** Source extract follows **

On Tuesday, Wells Fargo Securities is set to price the Los Angeles Transportation Authority’s (NR/AA/AA/NR) $1.371 billion of Series 2020A Measure R junior subordinate sales tax revenue refunding green bonds on Tuesday.

The issue has been “climate bond certified” by First Environment. Proceeds will be used to refund all four outstanding TIFIA loan agreements.

Co-managers are BofA Securities, Barclays, Citigroup, Loop Capital Markets and Ramirez & Co The financial advisor is Montague DeRose and the bond counsel is Norton Rose Fulbright.

Also on Tuesday, Minnesota is competitively selling $1.204 billion of GOs in five offerings.

The deals consist of $462 million of Series 2020A various purpose and Series 2020D various purpose refunding GOs; $245.465 million of Series 2020C taxable various purpose and Series 2020F taxable refunding bonds; $180.975 million of Series 2020G taxable highway refunding bonds; $163 million of Series 2020E highway refunding bonds; and $152.02 million of highway bonds.

Public Resources Advisory Group is the financial advisor; Kutak Rock is the bond counsel.

On Wednesday, Goldman Sachs is set to price the New York and Presbyterian Hospital’s (Aa2/NR/AA/NR) $750 million of Series 2020 taxable bonds.

Also on Wednesday, RBC Capital Markets is expected to price Pomona, Calif.’s (/AA-/A+/) $219.26 million of Series 2020BJ taxable pension obligations bonds.

On Thursday, Miami-Dade County, Fla., will competitively sell two offerings of transit system sales surtax revenue bonds totaling $750.71 million. The sales consist of $239.55 million of Series 2020A tax-exempt revenue bonds and $511.16 million of Series 2020B taxable revenue refunding bonds.

PFM Financial Advisors is the financial advisor; Hogan Lovells and Steve E. Bullock are the bond counsel.

Citigroup is expected to price the San Diego Unified School District’s (Aa2/NR/AAA/AAA) $739.815 million of Series 2020 dedicated unlimited ad valorem property tax general obligation bonds on Thursday.

The deal consists of $267.645 million of Election of 2012 Series M-2 GOs and $472.17 million of Election of 2018 Series D-2 GOs.

Secondary market
“Tax-exempt munis outperformed taxable munis by 40 basis points and Treasuries by 62 basis points week over week, as risk-on sentiment and stimulus bill hopes drove markets last week,” Wells Fargo Securities said in a market report.

** End of Source extract **
** Entries shown follows **

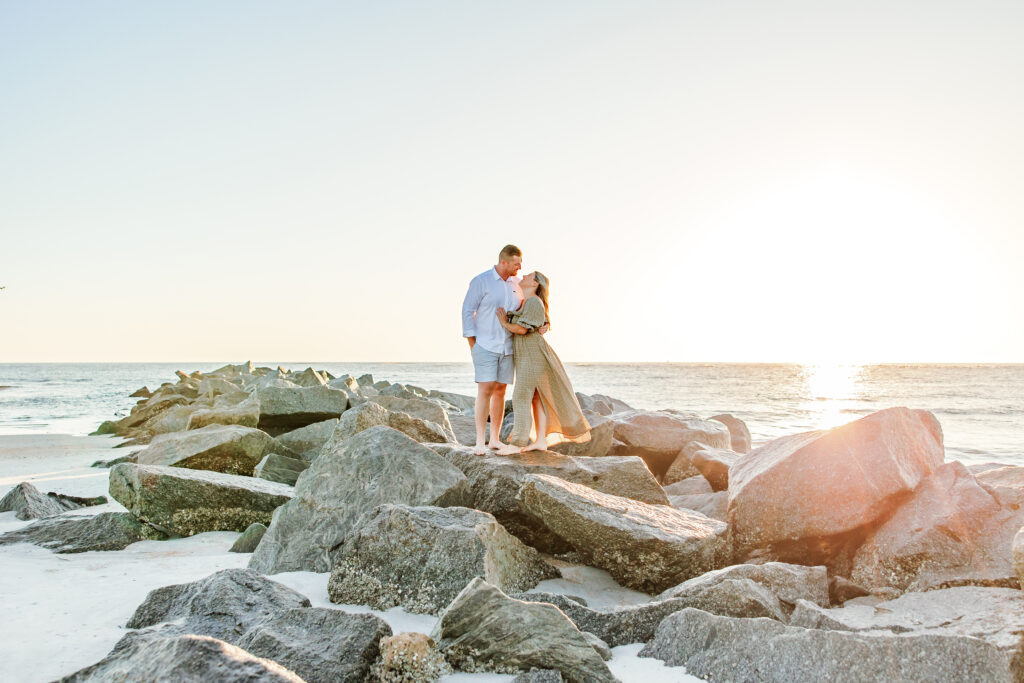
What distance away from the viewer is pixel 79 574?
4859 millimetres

** End of Entries shown **
** Entries shown follows **

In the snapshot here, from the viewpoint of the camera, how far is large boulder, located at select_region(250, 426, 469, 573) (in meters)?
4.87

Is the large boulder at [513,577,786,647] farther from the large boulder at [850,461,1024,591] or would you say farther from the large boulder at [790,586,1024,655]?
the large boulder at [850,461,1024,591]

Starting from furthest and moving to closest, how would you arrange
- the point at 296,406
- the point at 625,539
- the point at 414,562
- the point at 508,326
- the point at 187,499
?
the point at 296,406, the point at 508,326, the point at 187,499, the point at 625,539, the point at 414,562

** End of Entries shown **

● Exercises to complete:
**A.** In the municipal bond market report, which firm is the bond counsel for Minnesota's general obligation sale?
**B.** Extend the municipal bond market report, picking up after its final sentence.

● Responses per task:
**A.** Kutak Rock

**B.**
“Riding the positive momentum, high-yield munis outperformed all asset classes, besting the MBI benchmark by 28 basis points week over week; BBBs outperformed AAAs by 13 basis points week over week,” Wells Fargo said.

On Monday, municipals were steady, according to the final readings on Refinitiv MMD’s AAA benchmark scale. All of MMD's 5% GO yield levels remain at record low levels since it first began calculating then in 1982.

Yields were steady at 0.08% in the 2021 GO muni and flat at 0.09% in 2023. The yield on the 10-year muni remained at 0.58% while the 30-year yield stayed at 1.27%.

The 10-year muni-to-Treasury ratio was calculated at 100.0% while the 30-year muni-to-Treasury ratio stood at 101.6%, according to MMD.

“Municipal bonds are continuing where they left off last week, posting slow but steady improvement,” ICE Data Services said. “Yields at all points are at or near their all-time lows. The muni percentage of Treasury yields are below 100% for half the curve points, the first time since early March.”

The ICE AAA municipal yield curve showed the 2021 maturity flat at 0.070% and the 2022 maturity steady at 0.070%. The 10-year maturity was off one basis point to 0.561% and the 30-year dropped one basis point to 1.301%.

ICE reported the 10-year muni-to-Treasury ratio stood at 102% while the 30-year ratio was also at 102%.

The IHS Markit municipal analytics AAA curve showed the 2021 maturity yielding 0.08% and the 2022 maturity at 0.09% while the 10-year muni was at 0.58% and the 30-year stood at 1.27%.

The BVAL AAA curve showed the 2021 maturity yielding 0.067% and the 2022 maturity at 0.078%, both unchanged, while the 10-year muni was at 0.545%, unchanged, and the 30-year stood unchanged at 1.289%.

Munis were little changed on the MBIS benchmark and AAA scales.

Treasuries were weaker as stock prices traded mixed.

The three-month Treasury note was yielding 0.103%, the 10-year Treasury was yielding 0.578% and the 30-year Treasury was yielding 1.250%.

The Dow rose 1.10%, the S&P 500 increased 0.19% and the Nasdaq lost 0.51%.